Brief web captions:
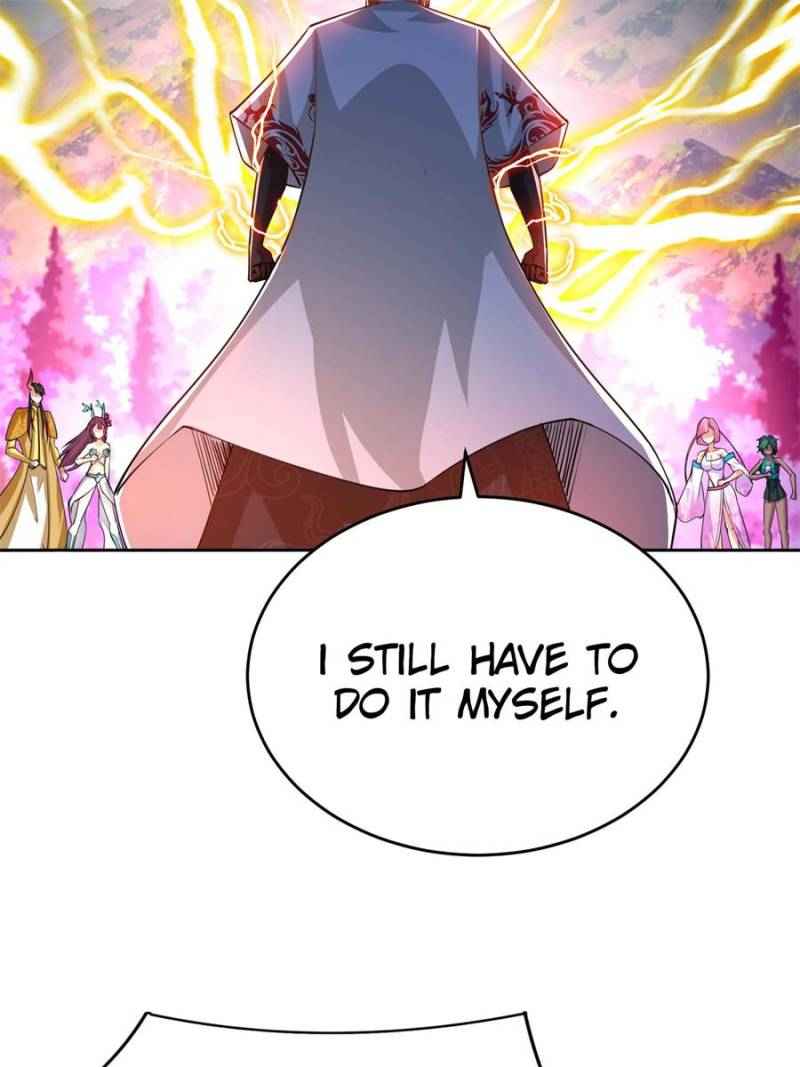 Page 28 of Chapter 103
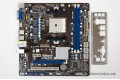 ASRock A75M-HVS
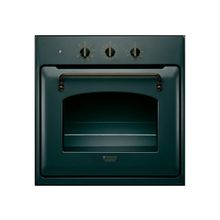 Hotpoint-Ariston FT 820.1 (AN)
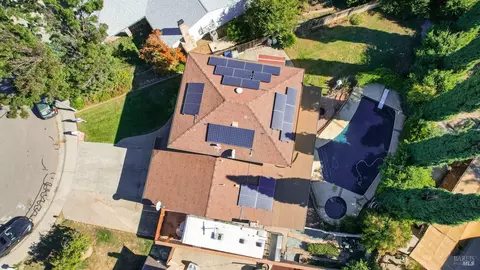 1365 Hemingway Ct, Dixon, CA 95620 photo 29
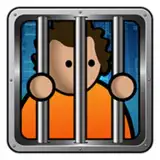 Prison Architect: Mobile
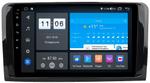 Магнитола для Mercedes-Benz GL (X164), ML (W164) 2005-2012 (мат/глянец) - AK544/382R9-MTK-LTE Android 10, SIM-слот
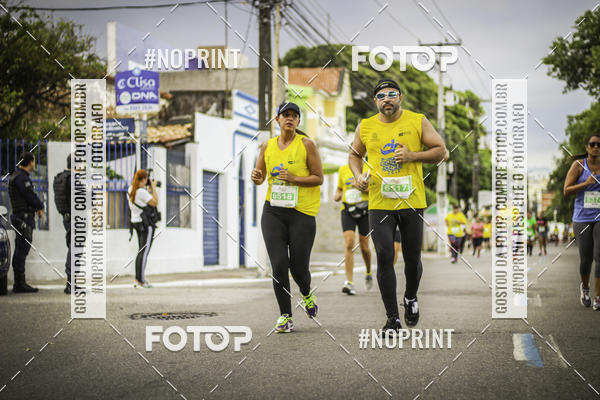 Buy your photos of the eventSo Cricri 2019 on Fotop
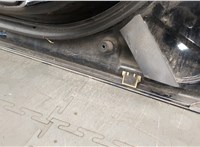  Дверь боковая (легковая) Mazda 5 (CR) 2005-2010 20344507 #11
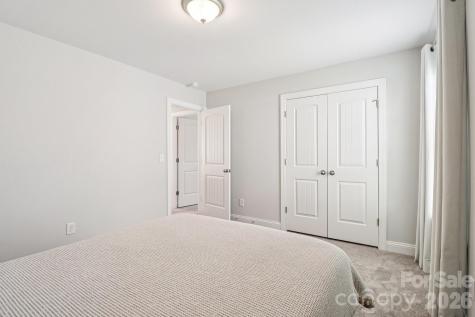 369 Stillington Street Lexington SC 29072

WHAT IS NEEDED. Recast the items above as a Markdown table with two columns, Row and Line, giving each non-blank line its own numbered row. Leave the pictures out.

WRITTEN SOLUTION.
| Row | Line |
|---|---|
| 1 |  Page 28 of Chapter 103 |
| 2 |  ASRock A75M-HVS |
| 3 |  Hotpoint-Ariston FT 820.1 (AN) |
| 4 |  1365 Hemingway Ct, Dixon, CA 95620 photo 29 |
| 5 |  Prison Architect: Mobile |
| 6 |  Магнитола для Mercedes-Benz GL (X164), ML (W164) 2005-2012 (мат/глянец) - AK544/382R9-MTK-LTE Android 10, SIM-слот |
| 7 |  Buy your photos of the eventSo Cricri 2019 on Fotop |
| 8 |   Дверь боковая (легковая) Mazda 5 (CR) 2005-2010 20344507 #11 |
| 9 |  369 Stillington Street Lexington SC 29072 |